Playing The Victim
When I was 90% certain I could no longer ignore my health and well-being because of it’s negative impact on my career, relationships and happiness, that remaining 10% really tried to pull me back into the cozy warmth of comfort.
It didn’t matter that I had a terrible relationship with food and my body; that I was lacking energy and focus; ; that I had no confidence; or that I was skipping sleep.. It still felt way more comfortable to stay stuck in being “fine” rather than to do anything about it.
I was afraid.
Afraid of what I would learn about myself (that I had been ignoring for years), and afraid to fully show up and be emotionally vulnerable. I feared the hard work, the potential judgement, and what would be on the other side. Perhaps failure? Success?

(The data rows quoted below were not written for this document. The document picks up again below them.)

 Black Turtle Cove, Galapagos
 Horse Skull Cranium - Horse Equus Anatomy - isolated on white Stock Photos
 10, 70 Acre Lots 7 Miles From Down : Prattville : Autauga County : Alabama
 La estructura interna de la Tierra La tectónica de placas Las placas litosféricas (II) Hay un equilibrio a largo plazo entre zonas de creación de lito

And so I gave in to the excuses that all those fears hide behind, and instead of getting self-aware I just moved through life on auto-pilot and let my primitive brain control me.
Sound at all familiar?
There are many ways fear (and perfectionism) show up when the brain starts to feel uncomfortable and vulnerable: the ones I see most often are distraction, victim mentality and perceived obligations. Today I want to focus on victim mentality!
Are you getting uncomfortable yet? While we don’t want to admit we’ve played the victim - everyone does.

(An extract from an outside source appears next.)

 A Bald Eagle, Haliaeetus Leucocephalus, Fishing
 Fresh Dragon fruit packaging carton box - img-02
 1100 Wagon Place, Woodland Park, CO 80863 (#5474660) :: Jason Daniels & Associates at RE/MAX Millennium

And the question I want you to ask yourself after reading this is : What is the false payoff I get from playing the victim?
This shows up when you hear yourself say things like, “I can’t” or “I would but...”
Back when I was resisting doing the work to change my habits and mindset so I could actually perform better in my career, I actually used my career as the excuse. (Which is pretty damn common.)
I was such a victim.
Within the organization I worked for, I had two big roles and I had a side hustle. I totally played the victim to the circumstance. I’d hear myself say things like…
I can’t take care of myself when I have to work long hours…
I can’t take time off for self-care or a vacation because things will fall apart if I’m not here…
I need to be accessible in case someone needs me…
Bleh. Thinking back to that now, the false reward I got from that was...I felt important.
My value was so wrapped up in achievement and being needed, that continuing to feed that behavior and play the overworked, driven career woman provided me that reward. I got attention, people felt bad for me, and it gave me an excuse to not do the work I needed to do on myself.
The truth is, I could have done something about it but I didn’t.. When I finally woke up, I learned that actually prioritizing myself and doing the things that scared me would have delivered a much greater reward.
These days I can find myself playing the victim as a single mom. I don’t do it often, but when I do I cringe and quickly correct the thought process. The false payoff for me? I’d say that by playing the “single mom” card, I can validate my failure to stick to healthy habits or dare I say - not wash my hair for a few days? It validates my inability to show up my best and of course, like any victim role I get attention.
There’s no power in playing the victim and it certainly doesn’t get us to that next level we are meant to reach. There is ALWAYS a way and we have the power to make that choice by changing the narrative.
You might think about your own circumstances and be able to pinpoint what your default is when it comes to playing the victim card. Maybe you claim you’re “too old” or you have to take care of an ailing parent, or your boss is demanding, or you have 5 kids, or...
You get the point.
This behavior comes up when we feel the fear of doing the work to change. Whether it’s to improve your health and well-being, start or finish a big project, go after a big fitness goal, or dive into the dating scene this will come up!
So, once you’ve determined what the stories you tell yourself are, take the time to identify why you cling to it. What’s the false payoff to using that as part of your identity?
Get honest with yourself around this one. You aren’t meant to just survive, to stay stagnant, to settle for what you’ve got. You’re meant to grow and thrive and feel your best - to reach your fullest potential so you can inspire and help others in your path.
Staying unhealthy, not implementing the habits or not taking the time for yourself is totally rooted in fear.
It’s normal to feel afraid of an interpretation (in your own mind) of the possible outcomes and the feelings you might experience.
But remember this: you create your own reality.
Push past the resistance and acknowledge that those false rewards you get from playing the victim are not as good as the reward of making positive change in your life. Start by creating a new narrative in your head that puts you back in the drivers seat of your life.